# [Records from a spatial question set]
↓

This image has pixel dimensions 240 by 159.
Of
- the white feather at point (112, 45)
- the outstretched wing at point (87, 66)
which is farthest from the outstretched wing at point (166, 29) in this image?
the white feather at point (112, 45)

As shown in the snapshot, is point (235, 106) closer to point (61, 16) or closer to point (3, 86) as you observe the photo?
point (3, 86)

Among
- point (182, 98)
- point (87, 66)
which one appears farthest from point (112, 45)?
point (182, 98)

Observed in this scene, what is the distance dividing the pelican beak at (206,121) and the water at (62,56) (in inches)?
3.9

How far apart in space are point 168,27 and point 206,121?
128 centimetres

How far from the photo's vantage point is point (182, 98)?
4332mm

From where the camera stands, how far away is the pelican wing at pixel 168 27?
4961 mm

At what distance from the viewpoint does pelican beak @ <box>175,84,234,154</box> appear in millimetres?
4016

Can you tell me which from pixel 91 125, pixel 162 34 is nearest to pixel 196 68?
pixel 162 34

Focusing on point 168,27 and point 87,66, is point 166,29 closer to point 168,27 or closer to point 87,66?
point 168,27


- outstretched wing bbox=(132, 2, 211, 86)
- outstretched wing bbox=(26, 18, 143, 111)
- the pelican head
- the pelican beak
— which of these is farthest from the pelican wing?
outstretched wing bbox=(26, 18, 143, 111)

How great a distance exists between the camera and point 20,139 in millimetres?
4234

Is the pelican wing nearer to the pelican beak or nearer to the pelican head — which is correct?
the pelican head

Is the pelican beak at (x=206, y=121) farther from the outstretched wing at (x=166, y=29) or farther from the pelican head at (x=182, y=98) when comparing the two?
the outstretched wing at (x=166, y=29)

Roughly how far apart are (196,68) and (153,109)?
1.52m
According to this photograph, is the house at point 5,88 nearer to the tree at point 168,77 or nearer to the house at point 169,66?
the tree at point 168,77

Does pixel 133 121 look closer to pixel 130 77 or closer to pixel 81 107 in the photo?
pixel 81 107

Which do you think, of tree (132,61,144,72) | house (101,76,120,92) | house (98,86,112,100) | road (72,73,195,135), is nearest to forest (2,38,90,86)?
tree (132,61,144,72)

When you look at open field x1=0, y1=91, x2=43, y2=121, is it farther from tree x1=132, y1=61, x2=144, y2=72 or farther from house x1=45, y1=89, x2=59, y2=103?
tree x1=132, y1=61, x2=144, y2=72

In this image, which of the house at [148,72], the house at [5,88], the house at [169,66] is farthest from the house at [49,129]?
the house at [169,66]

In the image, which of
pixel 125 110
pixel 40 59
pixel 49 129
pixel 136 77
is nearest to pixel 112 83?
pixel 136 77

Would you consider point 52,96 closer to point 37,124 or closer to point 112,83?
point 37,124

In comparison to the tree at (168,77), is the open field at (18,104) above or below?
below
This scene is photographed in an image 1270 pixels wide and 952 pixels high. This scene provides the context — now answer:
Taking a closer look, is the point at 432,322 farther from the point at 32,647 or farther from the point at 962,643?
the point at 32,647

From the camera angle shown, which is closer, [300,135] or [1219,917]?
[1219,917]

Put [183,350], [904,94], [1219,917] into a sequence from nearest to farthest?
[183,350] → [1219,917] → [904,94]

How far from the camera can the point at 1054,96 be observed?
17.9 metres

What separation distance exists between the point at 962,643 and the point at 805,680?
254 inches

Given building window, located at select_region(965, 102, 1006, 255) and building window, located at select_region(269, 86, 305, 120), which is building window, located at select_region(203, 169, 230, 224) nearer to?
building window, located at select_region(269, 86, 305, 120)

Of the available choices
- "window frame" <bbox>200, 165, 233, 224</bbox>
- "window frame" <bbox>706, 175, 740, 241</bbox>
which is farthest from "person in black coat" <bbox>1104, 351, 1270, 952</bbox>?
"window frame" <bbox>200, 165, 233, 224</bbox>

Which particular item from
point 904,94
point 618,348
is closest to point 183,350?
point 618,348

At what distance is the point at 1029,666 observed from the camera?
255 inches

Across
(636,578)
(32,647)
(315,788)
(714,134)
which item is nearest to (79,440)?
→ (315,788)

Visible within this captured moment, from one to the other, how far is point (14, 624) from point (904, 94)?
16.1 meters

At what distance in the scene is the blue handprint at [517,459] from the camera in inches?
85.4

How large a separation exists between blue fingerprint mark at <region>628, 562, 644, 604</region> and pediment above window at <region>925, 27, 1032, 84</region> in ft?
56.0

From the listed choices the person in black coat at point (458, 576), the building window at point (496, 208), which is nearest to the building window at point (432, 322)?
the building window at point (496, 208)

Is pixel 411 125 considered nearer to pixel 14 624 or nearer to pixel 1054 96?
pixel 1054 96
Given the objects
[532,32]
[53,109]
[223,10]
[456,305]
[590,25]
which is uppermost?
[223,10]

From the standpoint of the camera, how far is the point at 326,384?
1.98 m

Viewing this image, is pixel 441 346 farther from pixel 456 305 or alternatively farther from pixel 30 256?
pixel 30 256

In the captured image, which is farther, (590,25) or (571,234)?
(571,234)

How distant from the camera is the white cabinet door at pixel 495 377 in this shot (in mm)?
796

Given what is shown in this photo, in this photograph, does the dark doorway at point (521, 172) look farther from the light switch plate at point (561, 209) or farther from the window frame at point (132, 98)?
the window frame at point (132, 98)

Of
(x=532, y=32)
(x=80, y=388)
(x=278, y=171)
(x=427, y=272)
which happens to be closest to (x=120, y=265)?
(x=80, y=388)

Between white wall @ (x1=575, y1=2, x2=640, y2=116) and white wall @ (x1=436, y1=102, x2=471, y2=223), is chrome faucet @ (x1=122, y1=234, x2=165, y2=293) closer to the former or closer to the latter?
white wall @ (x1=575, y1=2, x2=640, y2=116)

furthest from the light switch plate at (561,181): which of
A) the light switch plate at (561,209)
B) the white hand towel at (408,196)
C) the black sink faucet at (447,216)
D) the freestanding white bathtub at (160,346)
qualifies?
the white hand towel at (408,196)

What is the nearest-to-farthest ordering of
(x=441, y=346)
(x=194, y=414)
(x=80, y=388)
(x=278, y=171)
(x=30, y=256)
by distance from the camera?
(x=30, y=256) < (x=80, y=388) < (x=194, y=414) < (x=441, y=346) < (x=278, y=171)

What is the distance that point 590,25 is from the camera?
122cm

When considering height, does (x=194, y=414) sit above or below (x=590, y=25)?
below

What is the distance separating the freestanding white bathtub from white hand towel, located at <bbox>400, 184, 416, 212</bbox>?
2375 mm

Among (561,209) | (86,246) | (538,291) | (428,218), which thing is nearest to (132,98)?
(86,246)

↑

Reproduce only the lines between the line containing "furthest from the" and the last line of the records, those two lines included, exactly.

# [Result for this exercise]
furthest from the light switch plate at (561,181): which of
A) the light switch plate at (561,209)
B) the white hand towel at (408,196)
C) the black sink faucet at (447,216)
D) the freestanding white bathtub at (160,346)
qualifies?
the white hand towel at (408,196)

What is the nearest-to-farthest ordering of
(x=441, y=346)
(x=194, y=414)
(x=80, y=388)
(x=278, y=171)
(x=30, y=256)
by distance from the camera?
(x=30, y=256) < (x=80, y=388) < (x=194, y=414) < (x=441, y=346) < (x=278, y=171)

What is the distance that point 590,25 is from the camera?
122cm

When considering height, does (x=194, y=414) sit above or below (x=590, y=25)?
below

What is the distance separating the freestanding white bathtub from white hand towel, located at <bbox>400, 184, 416, 212</bbox>?
2375 mm

Among (561,209) | (86,246) | (538,291) | (428,218), which thing is nearest to (132,98)?
(86,246)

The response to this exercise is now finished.